Il existe une autre manière de faire. Plutôt que d’essayer de contrôler, repousser ou rationaliser l’émotion, pourquoi ne pas simplement… la laisser se dérouler ?
Imaginez : une émotion surgit, vous sentez une tension dans le ventre, une chaleur dans la poitrine. Plutôt que de serrer les dents, respirer de force ou chercher à penser à autre chose, vous vous arrêtez. Vous laissez ces sensations évoluer, circuler, puis s’apaiser naturellement.
Un peu comme une vague qui vous traverse. Si vous ne lui opposez pas de résistance, elle finit toujours par se calmer d’elle-même.
Petite astuce pratique : pour ne pas être distraite, fermez les yeux quelques instants. Cela vous aidera à vous connecter uniquement à vos ressentis physiques.
Si ce sujet vous intrigue, je vous invite à découvrir la conférence passionnante de Luc Nicon, qui a mis en lumière ce mécanisme de régulation émotionnelle :

Un bénéfice immense (et durable)
Pourquoi est-ce si important ? Parce qu’une émotion qui est vécue jusqu’au bout… ne revient pas. Elle termine son cycle et s’éteint. Résultat : la situation qui déclenchait votre réaction automatique ne vous atteindra plus de la même manière.
Votre collègue pourra demander un service, et vous saurez répondre calmement selon vos envies réelles. Votre enfant laissera traîner ses affaires, mais vous réagirez avec distance ou humour, plutôt qu’avec fureur. Votre partenaire ne répondra pas tout de suite ? Vous saurez patienter sans tomber dans l’angoisse.
Ce n’est pas de la magie, c’est simplement le pouvoir d’une régulation émotionnelle naturelle.

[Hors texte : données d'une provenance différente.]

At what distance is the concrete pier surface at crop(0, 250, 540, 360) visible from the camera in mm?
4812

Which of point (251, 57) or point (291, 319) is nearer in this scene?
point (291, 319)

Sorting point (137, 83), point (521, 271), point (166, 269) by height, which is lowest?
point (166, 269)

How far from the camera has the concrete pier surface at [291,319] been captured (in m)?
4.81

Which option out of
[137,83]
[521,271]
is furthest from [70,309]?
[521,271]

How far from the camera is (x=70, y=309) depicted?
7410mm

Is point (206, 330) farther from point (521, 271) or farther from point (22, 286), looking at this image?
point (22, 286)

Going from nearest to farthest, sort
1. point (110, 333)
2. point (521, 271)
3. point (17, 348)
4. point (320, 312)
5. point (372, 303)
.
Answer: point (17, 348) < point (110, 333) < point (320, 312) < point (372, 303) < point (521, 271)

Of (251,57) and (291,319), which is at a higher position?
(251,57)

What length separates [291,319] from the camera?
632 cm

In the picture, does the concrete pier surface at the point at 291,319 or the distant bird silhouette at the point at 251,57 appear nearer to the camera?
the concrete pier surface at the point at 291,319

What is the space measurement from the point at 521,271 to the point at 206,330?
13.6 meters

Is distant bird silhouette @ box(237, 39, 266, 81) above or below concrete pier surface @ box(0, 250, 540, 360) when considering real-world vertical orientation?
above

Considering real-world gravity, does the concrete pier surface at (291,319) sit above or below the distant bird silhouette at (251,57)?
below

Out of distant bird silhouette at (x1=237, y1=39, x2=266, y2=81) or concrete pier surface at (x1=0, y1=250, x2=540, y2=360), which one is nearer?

Mise en pratique : un petit scénario
Prenons un cas concret : votre collègue vous demande encore de la remplacer. Normalement, vous auriez dit « oui » machinalement. Cette fois-ci, vous prenez quelques secondes. Vous sentez la crispation dans vos épaules, peut-être une chaleur désagréable dans la poitrine. Vous laissez ces sensations évoluer, se déplacer, puis s’apaiser.
Et là, seulement après, vous répondez. Non pas depuis un réflexe conditionné, mais depuis un espace clair et aligné. Vous pouvez dire « oui » en conscience… ou « non » avec fermeté. Mais ce sera vous qui choisirez, pas votre caractère.
Les enfants, ces petits experts de l’émotion
Fait intéressant : les enfants sont bien plus rapides que nous à intégrer cette manière de faire. Ils n’ont pas encore empilé des années de réflexes, de conditionnements et de « il faut » et « je dois ». Ils savent instinctivement laisser passer leurs émotions, même si cela nous agace parfois (les fameuses colères express qui disparaissent aussitôt).
Si vous voulez approfondir le sujet et même apprendre à vos enfants à gérer leurs émotions, je vous recommande un livre pensé spécialement pour eux :
Sur le long terme : une vie plus libre
À force de pratiquer cette approche, quelque chose change profondément. Vos réactions deviennent moins automatiques. Vous êtes moins prisonnière de la colère, de l’angoisse ou de la culpabilité. Votre caractère — celui qui répétait toujours la même réaction — s’adoucit, et laisse la place à votre personnalité véritable.
Vous gagnez en liberté, en authenticité, et vos relations deviennent plus simples, plus saines.
Conclusion : nos émotions, ennemies ou alliées ?
Finalement, nos émotions ne sont pas là pour nous saboter. Elles sont comme des messagères : elles nous indiquent ce qui se passe en nous. Le problème, c’est que nous avons appris à les redouter ou à les réprimer.
Mais si nous les laissons simplement suivre leur cours, elles cessent de dicter nos comportements. Alors, la prochaine fois qu’une émotion monte, essayez : faites-lui une place, laissez-la évoluer… et constatez la différence.
Peut-être découvrirez-vous qu’au lieu de « subir » votre vie, vous commencez enfin à la vivre pleinement, avec un peu plus de légèreté, de liberté et même d’humour. Parce qu’après tout, si la vie est une pièce de théâtre, autant choisir d’en être l’actrice principale plutôt que la figurante qui subit le scénario.